The contamination was created by the St. Regis paper company's wood treatment practices in the late 1950s.  At that time, St. Regis treated utility poles with creosote.  The wood treatment plant is gone now, but it was located on 125 acres between Cass Lake and Pike Bay on Leech Lake.  This area included residential neighborhoods.  The wood treatment practices left the area contaminated with arsenic and dioxin.

For several decades the sludge from the wood treatment processes was dumped in disposal ponds, buried, or burned.  Children living in the neighborhood walked through the area to get to school.  These same kids swam in the ponds and played in the vacant lots where the sludge was disposed of.  Nobody was warned that it was dangerous.  There were no fences or other security marking the property as hazardous.  It will come as no surprise that the local hospital's clinical director has stated that there are higher than average rates of cancer and some immune system diseases in the community.

Last year tribal leaders increased their pressure on the EPA to do more detailed investigations.  The Environmental Protection Agency, (EPA), recently announced that whitefish caught in Pike Bay on Leech Lake and in Cass Lake show dioxin levels 10 times higher than fish caught on other area lakes.  Dr. Milton Clark, health and science adviser for the EPA, stated that frequent consumption of whitefish would be "risky".  

Keep in mind that Leech Lake Band of Ojibwe tribal members have the right to net whitefish, and it is a staple of many local families' diets.  The EPA now recommends that people consume no more than 12 meals of whitefish per year.  Due to traditional practices and economic realities, many people here eat whitefish several times per week.

The EPA named the area a Superfund site in 1984.  During that same year, the Minnesota Pollution Control Agency, (MPCA), took over the site.  At that time, the MPCA advised the current owner, Champion International, to install a groundwater treatment plant.  Champion International also built a containment vault, in which to store contaminated soil.  

Since being "upgraded" to the EPA's priority list in 1985, cleanup efforts have included removing several inches of topsoil, and removing carpets and dust from inside the houses in the affected area.  These measures were considered "interim actions" until a permanent cleanup plan can be approved.

This has been going on for over 20 years!  There are 30 homes within the boundaries of the Superfund site.  As of July 15, 2012, the EPA has yet to develop and implement an effective cleanup plan.

This particular Superfund site is in the town of Cass Lake, Minnesota.  Cass Lake is a small town with a population of 770, located within the boundaries of the Leech Lake Indian Reservation.  64% of Cass Lake's population is Native American, and approximately 30% of the population lives under the federal poverty line.

This contamination has been present for generations, and has affected a population that is also beset by poverty and systemic racism.  It's long past time for the EPA to step up and do right by these people.

> _Dataset extract_
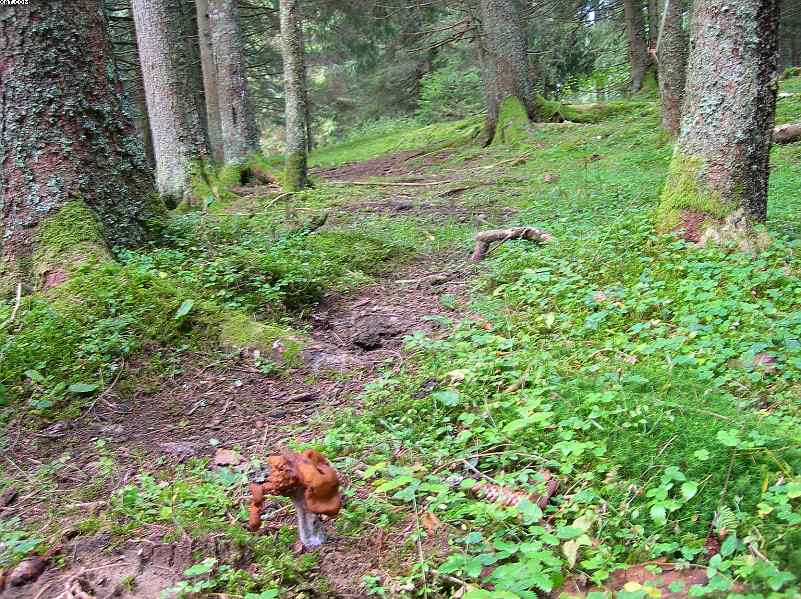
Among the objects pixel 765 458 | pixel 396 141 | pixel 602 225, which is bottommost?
pixel 765 458

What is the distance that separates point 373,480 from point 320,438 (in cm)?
50

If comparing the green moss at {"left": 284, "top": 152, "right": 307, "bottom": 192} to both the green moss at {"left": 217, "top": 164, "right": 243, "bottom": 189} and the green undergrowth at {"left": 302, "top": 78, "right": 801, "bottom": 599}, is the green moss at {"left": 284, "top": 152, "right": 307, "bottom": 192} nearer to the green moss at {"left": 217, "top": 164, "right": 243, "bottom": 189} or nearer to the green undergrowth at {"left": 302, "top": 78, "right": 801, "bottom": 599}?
the green moss at {"left": 217, "top": 164, "right": 243, "bottom": 189}

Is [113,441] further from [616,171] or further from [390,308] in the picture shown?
[616,171]

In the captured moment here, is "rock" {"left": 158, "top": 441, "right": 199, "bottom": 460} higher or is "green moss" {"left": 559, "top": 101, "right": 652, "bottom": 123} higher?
"green moss" {"left": 559, "top": 101, "right": 652, "bottom": 123}

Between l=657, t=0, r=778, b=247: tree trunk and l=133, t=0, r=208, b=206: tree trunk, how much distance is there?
7.26 m

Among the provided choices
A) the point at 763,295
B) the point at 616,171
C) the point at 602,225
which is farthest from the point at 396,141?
the point at 763,295

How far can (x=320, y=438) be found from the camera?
10.9 ft

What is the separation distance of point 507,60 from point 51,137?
35.0 feet

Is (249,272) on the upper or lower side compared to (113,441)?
upper

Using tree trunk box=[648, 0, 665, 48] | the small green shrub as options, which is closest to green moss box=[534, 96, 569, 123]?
tree trunk box=[648, 0, 665, 48]

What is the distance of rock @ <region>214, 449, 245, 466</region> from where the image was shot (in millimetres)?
3230

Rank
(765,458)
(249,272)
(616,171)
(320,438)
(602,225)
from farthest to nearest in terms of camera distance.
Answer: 1. (616,171)
2. (602,225)
3. (249,272)
4. (320,438)
5. (765,458)

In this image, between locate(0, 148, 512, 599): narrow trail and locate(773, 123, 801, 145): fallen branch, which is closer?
locate(0, 148, 512, 599): narrow trail

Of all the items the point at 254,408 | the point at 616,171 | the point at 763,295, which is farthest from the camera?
the point at 616,171
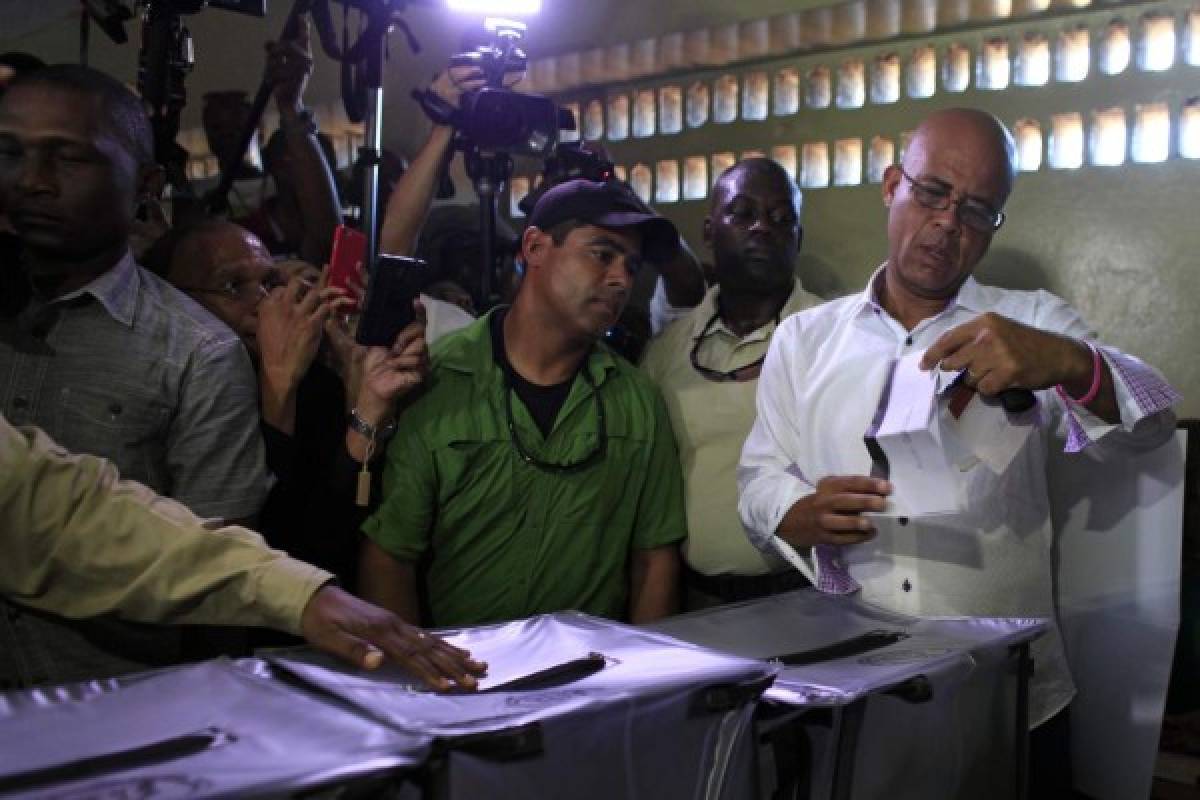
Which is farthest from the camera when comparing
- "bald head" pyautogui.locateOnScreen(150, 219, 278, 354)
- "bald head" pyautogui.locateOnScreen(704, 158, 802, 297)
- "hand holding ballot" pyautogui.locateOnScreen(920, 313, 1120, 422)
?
"bald head" pyautogui.locateOnScreen(704, 158, 802, 297)

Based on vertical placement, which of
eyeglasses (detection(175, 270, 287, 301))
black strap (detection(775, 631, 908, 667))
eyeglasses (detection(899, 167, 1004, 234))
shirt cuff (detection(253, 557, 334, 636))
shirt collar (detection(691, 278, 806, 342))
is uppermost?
eyeglasses (detection(899, 167, 1004, 234))

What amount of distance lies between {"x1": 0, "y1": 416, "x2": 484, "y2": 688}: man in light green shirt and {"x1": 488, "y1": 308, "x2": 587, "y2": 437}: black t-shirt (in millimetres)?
869

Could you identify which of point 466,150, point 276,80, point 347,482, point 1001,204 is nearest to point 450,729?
point 347,482

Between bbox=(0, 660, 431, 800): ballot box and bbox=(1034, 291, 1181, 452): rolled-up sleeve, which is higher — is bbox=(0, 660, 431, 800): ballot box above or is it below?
below

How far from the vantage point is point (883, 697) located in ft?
4.42

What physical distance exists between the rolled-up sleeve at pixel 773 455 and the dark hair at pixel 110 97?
116 cm

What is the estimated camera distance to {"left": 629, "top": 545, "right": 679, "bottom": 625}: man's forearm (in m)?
2.30

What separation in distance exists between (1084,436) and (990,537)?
0.75 feet

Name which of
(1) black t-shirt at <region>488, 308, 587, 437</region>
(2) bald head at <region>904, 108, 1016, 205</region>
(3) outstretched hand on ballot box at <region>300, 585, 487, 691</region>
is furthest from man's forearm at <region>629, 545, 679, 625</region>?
(3) outstretched hand on ballot box at <region>300, 585, 487, 691</region>

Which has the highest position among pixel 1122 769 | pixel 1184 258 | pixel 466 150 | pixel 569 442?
pixel 466 150

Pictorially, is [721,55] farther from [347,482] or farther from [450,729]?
[450,729]

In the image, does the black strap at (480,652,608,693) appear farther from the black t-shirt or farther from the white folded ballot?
the black t-shirt

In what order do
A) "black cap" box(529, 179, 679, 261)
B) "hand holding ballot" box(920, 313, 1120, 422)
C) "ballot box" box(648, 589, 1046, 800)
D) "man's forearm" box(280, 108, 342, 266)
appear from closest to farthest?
"ballot box" box(648, 589, 1046, 800), "hand holding ballot" box(920, 313, 1120, 422), "black cap" box(529, 179, 679, 261), "man's forearm" box(280, 108, 342, 266)

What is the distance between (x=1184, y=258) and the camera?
3.31m
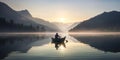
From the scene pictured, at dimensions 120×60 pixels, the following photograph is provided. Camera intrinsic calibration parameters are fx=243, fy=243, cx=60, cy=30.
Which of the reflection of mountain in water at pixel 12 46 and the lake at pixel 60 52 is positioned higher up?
the reflection of mountain in water at pixel 12 46

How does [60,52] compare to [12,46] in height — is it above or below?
below

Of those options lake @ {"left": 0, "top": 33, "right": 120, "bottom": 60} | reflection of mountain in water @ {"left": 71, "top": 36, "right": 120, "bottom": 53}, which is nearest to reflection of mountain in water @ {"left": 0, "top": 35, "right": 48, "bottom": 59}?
lake @ {"left": 0, "top": 33, "right": 120, "bottom": 60}

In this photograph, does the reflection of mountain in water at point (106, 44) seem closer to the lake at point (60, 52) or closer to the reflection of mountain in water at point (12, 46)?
the lake at point (60, 52)

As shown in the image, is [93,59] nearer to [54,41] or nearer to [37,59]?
[37,59]

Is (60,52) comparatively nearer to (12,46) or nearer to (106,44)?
(12,46)

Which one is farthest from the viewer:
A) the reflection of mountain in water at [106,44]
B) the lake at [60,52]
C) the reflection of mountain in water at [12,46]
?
the reflection of mountain in water at [106,44]

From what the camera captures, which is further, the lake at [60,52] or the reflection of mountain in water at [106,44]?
the reflection of mountain in water at [106,44]

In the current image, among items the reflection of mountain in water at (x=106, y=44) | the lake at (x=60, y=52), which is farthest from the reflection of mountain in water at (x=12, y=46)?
the reflection of mountain in water at (x=106, y=44)

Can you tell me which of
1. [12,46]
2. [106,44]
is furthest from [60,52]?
[106,44]

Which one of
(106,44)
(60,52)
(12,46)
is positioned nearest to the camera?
(60,52)

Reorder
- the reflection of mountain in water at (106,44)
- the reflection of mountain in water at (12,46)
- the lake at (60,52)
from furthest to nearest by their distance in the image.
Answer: the reflection of mountain in water at (106,44)
the reflection of mountain in water at (12,46)
the lake at (60,52)

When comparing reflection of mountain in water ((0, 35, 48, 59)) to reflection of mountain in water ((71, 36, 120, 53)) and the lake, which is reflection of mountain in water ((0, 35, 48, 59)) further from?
reflection of mountain in water ((71, 36, 120, 53))

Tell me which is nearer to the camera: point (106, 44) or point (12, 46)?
point (12, 46)

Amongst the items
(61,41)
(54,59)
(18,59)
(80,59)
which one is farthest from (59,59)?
(61,41)
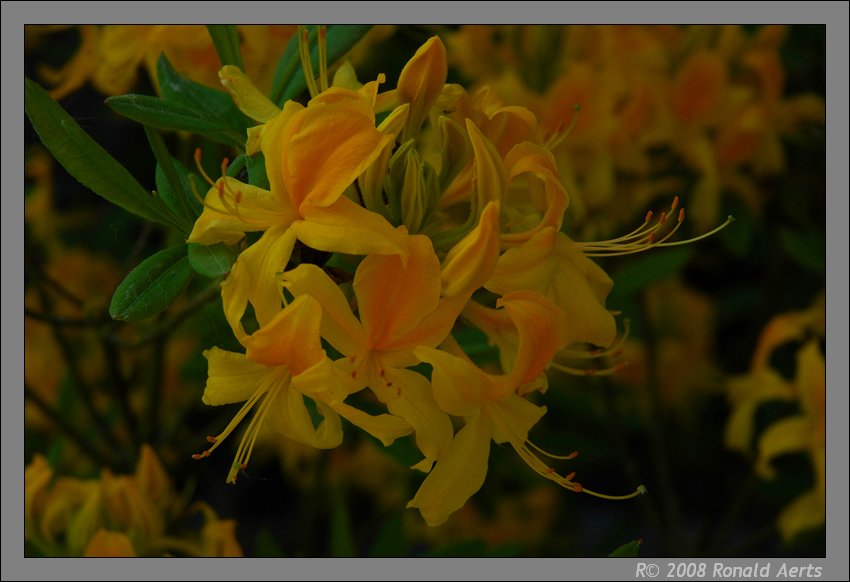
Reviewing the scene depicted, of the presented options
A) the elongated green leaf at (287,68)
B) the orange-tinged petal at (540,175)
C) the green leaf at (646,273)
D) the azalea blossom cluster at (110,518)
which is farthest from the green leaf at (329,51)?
the green leaf at (646,273)

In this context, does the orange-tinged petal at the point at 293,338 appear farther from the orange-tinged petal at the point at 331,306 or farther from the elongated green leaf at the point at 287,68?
the elongated green leaf at the point at 287,68

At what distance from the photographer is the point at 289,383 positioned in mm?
874

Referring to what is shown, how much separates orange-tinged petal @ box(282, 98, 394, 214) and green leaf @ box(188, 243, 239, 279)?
0.09 meters

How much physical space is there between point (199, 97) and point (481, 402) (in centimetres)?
43

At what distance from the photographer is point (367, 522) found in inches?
88.5

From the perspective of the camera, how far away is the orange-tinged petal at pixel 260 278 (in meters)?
0.82

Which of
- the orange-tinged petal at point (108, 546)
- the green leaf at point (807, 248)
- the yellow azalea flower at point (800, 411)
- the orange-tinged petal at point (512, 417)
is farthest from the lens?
the green leaf at point (807, 248)

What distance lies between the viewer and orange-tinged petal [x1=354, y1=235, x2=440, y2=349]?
813 millimetres

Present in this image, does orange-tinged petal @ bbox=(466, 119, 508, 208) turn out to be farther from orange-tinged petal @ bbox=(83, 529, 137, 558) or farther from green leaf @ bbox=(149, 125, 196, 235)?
orange-tinged petal @ bbox=(83, 529, 137, 558)

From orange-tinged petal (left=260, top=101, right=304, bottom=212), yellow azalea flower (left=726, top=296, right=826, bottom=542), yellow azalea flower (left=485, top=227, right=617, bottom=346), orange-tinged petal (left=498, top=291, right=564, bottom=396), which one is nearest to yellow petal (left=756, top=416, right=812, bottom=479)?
yellow azalea flower (left=726, top=296, right=826, bottom=542)

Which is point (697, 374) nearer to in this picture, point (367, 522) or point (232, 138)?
point (367, 522)

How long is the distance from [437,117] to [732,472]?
1.39 m

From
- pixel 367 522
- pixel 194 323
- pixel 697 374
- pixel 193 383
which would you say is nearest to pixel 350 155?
pixel 194 323

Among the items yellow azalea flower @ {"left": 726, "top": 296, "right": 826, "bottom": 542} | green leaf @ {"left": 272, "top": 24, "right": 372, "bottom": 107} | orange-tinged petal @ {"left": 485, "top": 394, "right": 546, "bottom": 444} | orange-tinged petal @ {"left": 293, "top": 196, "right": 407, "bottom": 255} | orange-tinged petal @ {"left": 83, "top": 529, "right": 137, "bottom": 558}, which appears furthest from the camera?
yellow azalea flower @ {"left": 726, "top": 296, "right": 826, "bottom": 542}
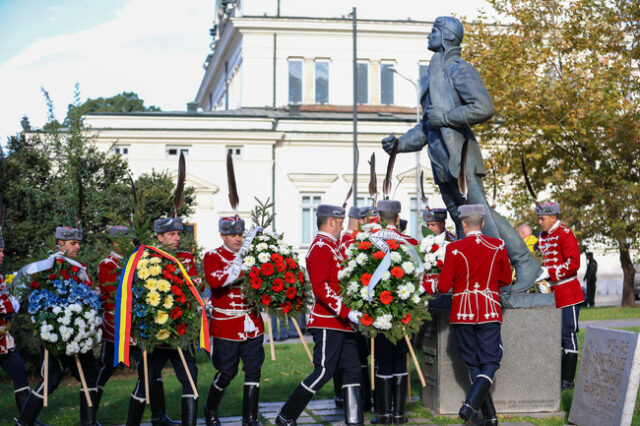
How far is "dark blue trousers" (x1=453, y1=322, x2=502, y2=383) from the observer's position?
858 centimetres

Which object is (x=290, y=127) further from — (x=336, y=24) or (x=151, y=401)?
(x=151, y=401)

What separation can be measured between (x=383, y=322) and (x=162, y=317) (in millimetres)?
2074

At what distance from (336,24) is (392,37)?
11.3 feet

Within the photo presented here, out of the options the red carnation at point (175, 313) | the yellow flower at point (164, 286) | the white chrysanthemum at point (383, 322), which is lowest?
the white chrysanthemum at point (383, 322)

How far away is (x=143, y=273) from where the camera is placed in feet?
27.3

> _What you need to do_
1. In the Cass Lake text, can you rewrite the paragraph beginning "The EPA named the area a Superfund site in 1984" as a short list that keeps its main facts?
2. According to the Cass Lake text, how many homes are within the boundaries of the Superfund site?
3. Do these statements agree with the Cass Lake text? Answer yes or no for each, quoting the deciding words.
(a) The EPA recommends eating no more than 12 meals of whitefish per year.
(b) Fences marked the property as hazardous.
(c) Cass Lake has a population of 770.

> _Response list_
1.
- 1984: The EPA named the area a Superfund site.
- That same year, the Minnesota Pollution Control Agency (MPCA) took over the site.
- The MPCA advised the current owner, Champion International, to install a groundwater treatment plant.
- Champion International also built a containment vault to store contaminated soil.

2. There are 30 homes within the Superfund site's boundaries.

3.
(a) Yes: "The EPA now recommends that people consume no more than 12 meals of whitefish per year."
(b) No: "There were no fences or other security marking the property as hazardous."
(c) Yes: "Cass Lake is a small town with a population of 770"